- Ejercicios por hacer -
1: Copia del texto sobre la muerte todo lo que va desde "Adam Bernstein, editor" hasta "la pena leer.".
2: Escribe lo que sigue del texto sobre la muerte, empezando justo después de su última oración.

- Texto proporcionado -
━━━━━━━━━━━━━━━━━━━━━━━━━━━━━━
Por Edmée Pardo
La gente muere. Lo normal. Los japoneses dicen que, simplemente, los vivos se mudan al mundo de las mayorías. Dicen los que cuentan que actualmente hay más de 7 mil millones de personas vivas y el Population Reference Bureau estima que hubo alrededor de 107 mil millones de personas que vivieron alguna vez. Es decir, hay 15 personas muertas por cada una con vida. Superamos los 7 mil millones de muertos entre el 8,000 a.C. y el 1 d.C.
Ese número de personas fallecidas, por lo menos, fueron hijos de una mujer y conocieron a alguien más. La pregunta es: ¿qué hacemos y decimos frente a la muerte quienes quedamos en el mundo de las minorías? ¿Qué palabras acompañan al vacío, al mundo de la nada?
Adam Bernstein, editor de la sección de necrológicas de The Washington Post desde hace 15 años y presidente de la SPOW (Society of Professional Obituary Writers), tiene muchas reflexiones sobre el género narrativo que producen los muertos y que vale la pena leer.
Me pregunto: ¿es lo mismo un obituario, una nota necrológica, un epitafio o una esquela? Según la RAE, el obituario se refiere al dato duro: la fecha de defunción y entierro de la que se lleva nota en los libros parroquiales. El epitafio es la frase que se graba en una sepultura, la esquela se refiere a la notificación de un deceso y la necrológica es la nota informativa sobre los sucesos de la vida y la muerte de una persona.
Toda esta reflexión surge a raíz de que mi madre murió hace 12 días. Y sin querer, como familia, hemos participado en todos los géneros narrativos que provoca la muerte.
La esquela dice: “Nuestra querida Chinita se encuentra disfrutando La Paz Divina (nótese las mayúsculas para las últimas tres palabras). Ahí, en Dios, en donde todos somos uno, eternamente nos abraza”. La redacción corrió a cargo de mi hermana mayor, quien tiene una visión amplia del alma más que de la vida del cuerpo. El nombre de Chinita se lo otorgó hace 36 años mi sobrino mayor, quien, para distinguir entre la abuela paterna y la materna, eligió el adjetivo del cabello de mi madre para nombrarla. Mi madre, antes de los 12 años insufribles del cáncer, tuvo el pelo rizado y brillante como nadie. Fue la abuela del pelo chino. Y desde entonces, la chinita del bosque se convirtió en la mujer de corazón amplio libre de amar a las siguientes generaciones.
━━━━━━━━━━━━━━━━━━━━━━━━━━━━━━
- Datos proporcionados -

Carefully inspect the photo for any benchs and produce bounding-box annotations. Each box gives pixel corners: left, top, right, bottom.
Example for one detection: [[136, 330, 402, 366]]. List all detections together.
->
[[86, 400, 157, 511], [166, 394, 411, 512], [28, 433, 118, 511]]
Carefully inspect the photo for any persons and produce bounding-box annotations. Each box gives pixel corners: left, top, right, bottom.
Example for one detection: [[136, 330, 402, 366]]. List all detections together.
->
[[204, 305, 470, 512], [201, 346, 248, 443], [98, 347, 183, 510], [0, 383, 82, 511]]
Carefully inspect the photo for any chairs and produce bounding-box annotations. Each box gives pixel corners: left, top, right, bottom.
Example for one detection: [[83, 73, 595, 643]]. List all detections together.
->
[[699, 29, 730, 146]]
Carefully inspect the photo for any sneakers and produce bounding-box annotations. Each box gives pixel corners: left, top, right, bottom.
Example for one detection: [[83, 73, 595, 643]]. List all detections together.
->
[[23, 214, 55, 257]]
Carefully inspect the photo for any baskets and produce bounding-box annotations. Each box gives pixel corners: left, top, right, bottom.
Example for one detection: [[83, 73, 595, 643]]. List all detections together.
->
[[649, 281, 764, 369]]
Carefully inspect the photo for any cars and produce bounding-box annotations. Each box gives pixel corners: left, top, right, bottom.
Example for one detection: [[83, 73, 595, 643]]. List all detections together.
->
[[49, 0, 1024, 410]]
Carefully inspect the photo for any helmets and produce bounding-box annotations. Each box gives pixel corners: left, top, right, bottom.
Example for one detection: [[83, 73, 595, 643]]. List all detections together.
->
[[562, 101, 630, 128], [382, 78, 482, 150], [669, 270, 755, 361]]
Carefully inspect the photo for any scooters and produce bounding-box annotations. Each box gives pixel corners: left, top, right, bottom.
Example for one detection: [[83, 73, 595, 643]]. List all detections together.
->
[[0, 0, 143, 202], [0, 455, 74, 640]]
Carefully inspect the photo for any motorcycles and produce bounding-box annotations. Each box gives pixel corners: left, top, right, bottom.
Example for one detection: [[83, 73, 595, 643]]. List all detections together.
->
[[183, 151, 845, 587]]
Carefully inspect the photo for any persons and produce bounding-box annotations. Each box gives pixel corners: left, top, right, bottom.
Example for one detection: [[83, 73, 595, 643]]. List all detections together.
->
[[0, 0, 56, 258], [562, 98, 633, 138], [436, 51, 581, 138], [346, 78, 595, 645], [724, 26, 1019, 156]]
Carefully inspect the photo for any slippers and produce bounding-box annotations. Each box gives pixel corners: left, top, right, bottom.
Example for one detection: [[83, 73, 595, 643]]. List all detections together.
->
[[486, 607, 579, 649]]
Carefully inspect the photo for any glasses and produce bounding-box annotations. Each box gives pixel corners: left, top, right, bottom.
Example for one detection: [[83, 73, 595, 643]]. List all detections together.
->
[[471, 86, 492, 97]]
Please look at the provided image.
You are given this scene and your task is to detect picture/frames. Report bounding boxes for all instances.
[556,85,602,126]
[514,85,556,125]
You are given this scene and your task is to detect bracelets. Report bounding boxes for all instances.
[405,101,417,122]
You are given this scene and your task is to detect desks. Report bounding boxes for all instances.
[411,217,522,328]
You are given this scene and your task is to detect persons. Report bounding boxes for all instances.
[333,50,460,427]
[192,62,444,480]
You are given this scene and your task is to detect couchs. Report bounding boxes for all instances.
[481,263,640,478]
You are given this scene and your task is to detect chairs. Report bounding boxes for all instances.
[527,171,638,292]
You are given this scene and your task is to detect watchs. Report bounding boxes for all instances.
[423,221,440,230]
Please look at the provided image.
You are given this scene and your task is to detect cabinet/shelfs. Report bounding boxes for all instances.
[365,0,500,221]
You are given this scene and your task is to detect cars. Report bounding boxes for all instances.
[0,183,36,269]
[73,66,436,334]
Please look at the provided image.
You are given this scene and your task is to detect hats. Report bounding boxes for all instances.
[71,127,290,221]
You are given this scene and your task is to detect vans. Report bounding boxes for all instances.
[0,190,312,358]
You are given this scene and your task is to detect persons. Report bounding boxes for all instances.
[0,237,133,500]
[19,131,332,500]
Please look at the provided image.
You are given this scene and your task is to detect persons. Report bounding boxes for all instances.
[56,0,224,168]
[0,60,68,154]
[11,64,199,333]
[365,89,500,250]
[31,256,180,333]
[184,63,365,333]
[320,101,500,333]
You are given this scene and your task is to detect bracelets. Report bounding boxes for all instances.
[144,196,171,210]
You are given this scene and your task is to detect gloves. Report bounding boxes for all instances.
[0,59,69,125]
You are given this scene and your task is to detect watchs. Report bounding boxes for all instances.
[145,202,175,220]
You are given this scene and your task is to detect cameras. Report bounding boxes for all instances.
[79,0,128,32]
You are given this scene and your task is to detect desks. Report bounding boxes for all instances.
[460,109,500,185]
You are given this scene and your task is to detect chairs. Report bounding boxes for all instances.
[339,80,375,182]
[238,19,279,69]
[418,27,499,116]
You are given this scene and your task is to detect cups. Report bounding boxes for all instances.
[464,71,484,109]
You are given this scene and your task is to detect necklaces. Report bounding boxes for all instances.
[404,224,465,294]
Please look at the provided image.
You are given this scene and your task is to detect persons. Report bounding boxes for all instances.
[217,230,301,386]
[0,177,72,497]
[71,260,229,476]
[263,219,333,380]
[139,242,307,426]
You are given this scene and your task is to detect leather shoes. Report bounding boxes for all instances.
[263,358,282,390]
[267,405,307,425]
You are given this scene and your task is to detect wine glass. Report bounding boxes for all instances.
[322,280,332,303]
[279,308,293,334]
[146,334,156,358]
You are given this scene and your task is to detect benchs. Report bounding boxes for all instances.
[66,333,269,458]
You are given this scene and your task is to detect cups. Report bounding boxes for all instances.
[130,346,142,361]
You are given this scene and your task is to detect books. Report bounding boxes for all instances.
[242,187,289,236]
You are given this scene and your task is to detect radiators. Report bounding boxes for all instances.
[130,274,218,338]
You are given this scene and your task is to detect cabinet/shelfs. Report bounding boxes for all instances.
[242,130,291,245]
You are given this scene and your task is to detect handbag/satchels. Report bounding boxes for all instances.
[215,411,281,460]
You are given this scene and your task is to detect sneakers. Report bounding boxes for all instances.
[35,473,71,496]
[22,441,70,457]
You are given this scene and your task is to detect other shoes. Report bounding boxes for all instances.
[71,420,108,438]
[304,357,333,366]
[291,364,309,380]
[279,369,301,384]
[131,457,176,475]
━━━━━━━━━━━━━━━━━━━━━━━━━━━━━━
- Respuestas -
1:
Adam Bernstein, editor de la sección de necrológicas de The Washington Post desde hace 15 años y presidente de la SPOW (Society of Professional Obituary Writers), tiene muchas reflexiones sobre el género narrativo que producen los muertos y que vale la pena leer.

2:
El epitafio dice “Edmée Murray, 22 de junio de 1939, 19 de agosto de 2022, ejemplo de vida”. Frase también acuñada por mi hermana, la misma que redactó la esquela, que menciona en tres palabras lo que nos enseñó mi madre en 83 años.
No estoy segura de que haya alguna iglesia en donde hoy exista el dato de inicio y del fin de la existencia, pero las oficinas de gobierno que harán oficial su deceso tardan hasta 20 días hábiles en convertir la ausencia en un acta oficial que nos permitirá realizar los trámites para legalmente sacarla del mundo de los créditos, las apps, los seguros médicos y una lista interminable de cuentas que incluyen: Skype, Telmex, Spotify, Banamex, GNP, HBO, Telcel, Greenpeace, Aldeas infantiles, Comercio justo, Hacienda, IMSS y una interminable lista de pulsos electrónicos que no permiten que el celular y el correo electrónico de mi madre descansen en paz, como espero lo haga ella.
El reto no es solo escribir el obituario, el epitafio, la necrológica, la esquela y el discurso amoroso de quien acaba de nacer hacia otro mundo, como lo hizo mi hermano menor al final de las misas que se hicieron en su honor. Sino a partir de breves palabras construir el legado que cabe en un recuadro del periódico, en una imagen del celular o en una columna de un diario electrónico, y dar permiso a su desaparición de este plano.
Mi madre murió, mi China adorada, mi tocaya, el retoño mío, mi vecina, mi cómplice de vida, mi orgullo, la primera persona que tomó mi mano, mi iniciación al dolor, a la dicha y al crecimiento más grande. Ya habrá palabras para narrar su interminable no muerte. Apenas hoy puedo nombrar su paso por la vida. Que brille para ella la luz perpetua.